En un peu plus de 7 jours et deux heures, IDEC SPORT rejoignait l’équateur. Un temps moyen, aux dires même de l’intéressé, au regard des chronos établis ces dernières saisons tant en solitaire qu’en équipage. Mais qui le plaçait déjà en avance de plus d’un jour sur son record de 2009.

Un vaste contournement de Sainte Hélène
Sainte Hélène et son anticyclone en villégiature sous les côtes Brésiliennes constituaient dès lors un nouveau challenge à la hauteur de Francis. Les alizés de Sud Est poussaient IDEC SPORT loin dans l’ouest, vers un immense et décourageant contournement des zones déventées alanguies au coeur de l’Atlantique Sud. IDEC SPORT, cap au Sud Ouest et loin de la route, y laissait quelques plumes, déplorant en son 11ème jour de course une poignée de milles (jusqu’à 27) de retard sur IDEC, deuxième du nom, auteur au même instant d’une belle parabole au plus court de l’Atlantique Sud.
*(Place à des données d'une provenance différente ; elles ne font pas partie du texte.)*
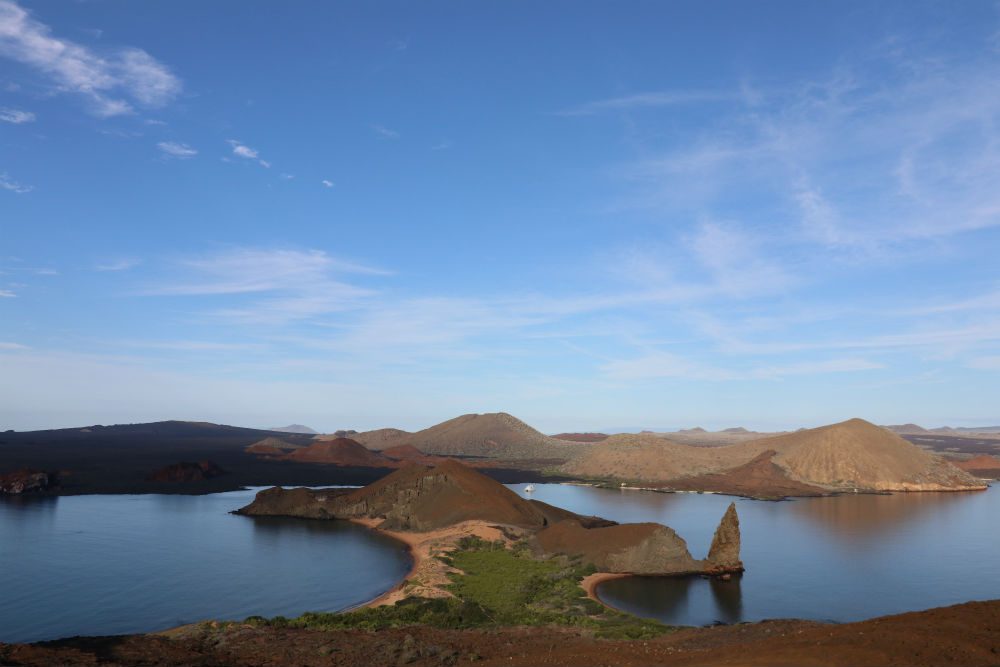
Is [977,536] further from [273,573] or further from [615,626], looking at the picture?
[273,573]

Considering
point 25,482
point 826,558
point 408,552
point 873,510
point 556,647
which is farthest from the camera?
point 25,482

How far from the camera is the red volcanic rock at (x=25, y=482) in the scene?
302ft

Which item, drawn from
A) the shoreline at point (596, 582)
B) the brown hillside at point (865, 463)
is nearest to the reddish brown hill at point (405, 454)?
the brown hillside at point (865, 463)

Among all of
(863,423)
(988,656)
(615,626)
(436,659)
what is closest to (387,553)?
(615,626)

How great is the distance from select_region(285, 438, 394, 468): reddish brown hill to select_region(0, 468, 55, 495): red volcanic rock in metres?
69.9

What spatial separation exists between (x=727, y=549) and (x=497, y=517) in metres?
23.8

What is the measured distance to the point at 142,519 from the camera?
74250 millimetres

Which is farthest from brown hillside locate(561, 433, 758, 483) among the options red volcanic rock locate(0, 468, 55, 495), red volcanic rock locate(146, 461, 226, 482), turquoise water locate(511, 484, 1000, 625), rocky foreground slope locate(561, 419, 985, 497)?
red volcanic rock locate(0, 468, 55, 495)

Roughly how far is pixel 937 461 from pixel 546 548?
113 meters

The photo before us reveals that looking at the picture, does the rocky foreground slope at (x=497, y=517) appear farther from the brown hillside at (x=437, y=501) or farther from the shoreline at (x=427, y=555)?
the shoreline at (x=427, y=555)

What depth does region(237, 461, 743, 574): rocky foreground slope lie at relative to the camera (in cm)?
5103

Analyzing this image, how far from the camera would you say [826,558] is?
192ft

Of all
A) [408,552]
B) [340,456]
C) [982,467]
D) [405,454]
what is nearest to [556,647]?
[408,552]

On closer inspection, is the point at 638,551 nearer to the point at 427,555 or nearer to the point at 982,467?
the point at 427,555
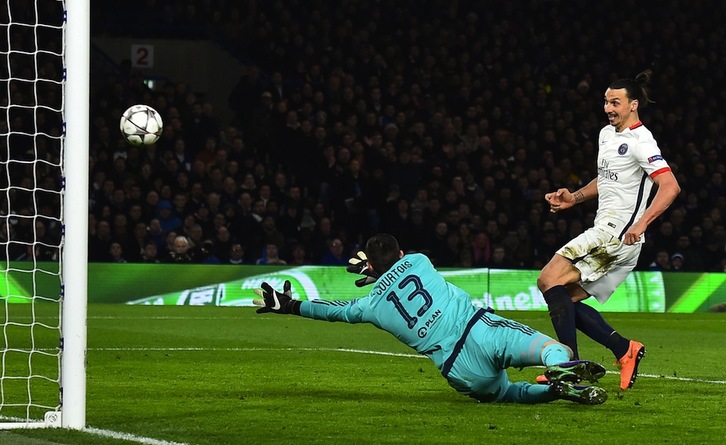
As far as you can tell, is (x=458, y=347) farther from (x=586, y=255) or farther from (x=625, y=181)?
(x=625, y=181)

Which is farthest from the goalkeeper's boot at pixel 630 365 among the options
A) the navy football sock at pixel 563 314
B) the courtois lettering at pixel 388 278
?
the courtois lettering at pixel 388 278

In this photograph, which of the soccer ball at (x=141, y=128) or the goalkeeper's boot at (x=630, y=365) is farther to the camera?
the soccer ball at (x=141, y=128)

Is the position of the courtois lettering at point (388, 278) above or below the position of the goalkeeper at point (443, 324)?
above

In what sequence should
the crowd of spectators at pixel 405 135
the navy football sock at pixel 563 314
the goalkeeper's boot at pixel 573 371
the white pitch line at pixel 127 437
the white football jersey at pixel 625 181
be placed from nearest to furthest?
the white pitch line at pixel 127 437 → the goalkeeper's boot at pixel 573 371 → the navy football sock at pixel 563 314 → the white football jersey at pixel 625 181 → the crowd of spectators at pixel 405 135

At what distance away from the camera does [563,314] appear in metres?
7.91

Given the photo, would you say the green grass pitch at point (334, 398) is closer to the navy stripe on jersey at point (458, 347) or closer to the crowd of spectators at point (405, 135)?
the navy stripe on jersey at point (458, 347)

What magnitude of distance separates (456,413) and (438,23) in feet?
56.8

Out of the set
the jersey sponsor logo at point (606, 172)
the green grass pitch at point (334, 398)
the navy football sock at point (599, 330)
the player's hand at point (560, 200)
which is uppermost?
the jersey sponsor logo at point (606, 172)

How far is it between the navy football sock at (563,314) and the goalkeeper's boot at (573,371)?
1262 millimetres

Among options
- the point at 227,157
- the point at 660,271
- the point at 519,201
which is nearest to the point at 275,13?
A: the point at 227,157

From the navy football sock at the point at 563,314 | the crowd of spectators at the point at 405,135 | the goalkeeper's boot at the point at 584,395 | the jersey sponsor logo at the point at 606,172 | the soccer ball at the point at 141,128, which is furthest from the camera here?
the crowd of spectators at the point at 405,135

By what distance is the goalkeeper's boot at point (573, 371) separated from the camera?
651cm

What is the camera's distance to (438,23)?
23.3 m

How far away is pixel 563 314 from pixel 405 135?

La grande cavalcade transatlantique !
Commençait alors le véritable morceau de bravoure de cette aventure. Avec l’aide toujours clairvoyante de Christian Dumard à terre, Francis décelait dans le développent sous les côtes Uruguayennes d’une belle dépression, la possibilité de renouveler sa grande cavalcade de 2017 réalisée avec son fabuleux équipage lors de son Trophée Jules Verne triomphal. « Je suis parti sur l’avant de la dépression, qui évoluait très vite vers l’Est. Avec Christian, nous pensions qu’elle allait très vite nous laisser en chemin, et qu’il me faudrait patienter de longues heures avant l’arrivée d’un second système, très intéressant lui aussi. » Mais au fil des heures, bien calé sur la bordure Nord des flux puissants de Nord Ouest, IDEC SPORT faisait de nouveau merveille, alignant des journées à plus de 600 milles, au point de convaincre son skipper qu’il y avait peut-être possibilité de demeurer jusqu’au bout dans ce système. « Il y avait un gain de deux jours à Bonne Espérance à la clé ! » explique Francis, « Alors je me suis accroché! » On mesure mal l’exploit réalisé en cet instant du record. « La dépression comme prévu lui est passée dessus » poursuit, admiratif, Christian Dumard. « Francis s’est retrouvé avec des vents forts, irréguliers, de plus de 30 nœuds et surtout une énorme mer levée par la dépression. Mais il s’est accroché, ajustant l’angle au vent du bateau, barrant beaucoup pour placer son trimaran géant sur la crête des énormes vagues du Grand Sud. « C’est rare de pouvoir ainsi profiter aussi longtemps d’un système météo » s’extasie presque Francis. « Nous l’avions fait avec l’équipage d’IDEC SPORT sur le Trophée Jules Verne. » Mais à quel prix ! Francis avoue avoir souffert de voir souffrir son bateau. « Il sautait de vagues en vagues, et faisait des bruits que je ne lui avais jamais entendu proférer ! La nuit juste avant Bonne Espérance a été la pire, avec des creux de 10 mètres. J’étais fatigué mais il fallait prolonger l’effort. C’est là que c’est joué ce record…»

Heureux qui comme Francis…
Et pourtant, Joyon l’affirme, il ne s’est à aucun moment « mis dans le rouge », comme ce fut le cas lors de la Route du Rhum l’an passé. « J’ai toujours ménagé une petite marge. Jamais je n’ai poussé mes réglages à fond. Il me fallait ménager le bateau pour la suite du programme. C’est chose faite. Je suis heureux de cette belle trajectoire et de ce bel enchainement des systèmes météos. La route fut longue mais météorologiquement, c’était pas mal. Je suis arrivé ce matin et j’ai découvert avec le lever du jour mes premières terres depuis le départ. Une lumière incroyable, l’eau turquoise, les îles… » Au bonheur de Francis!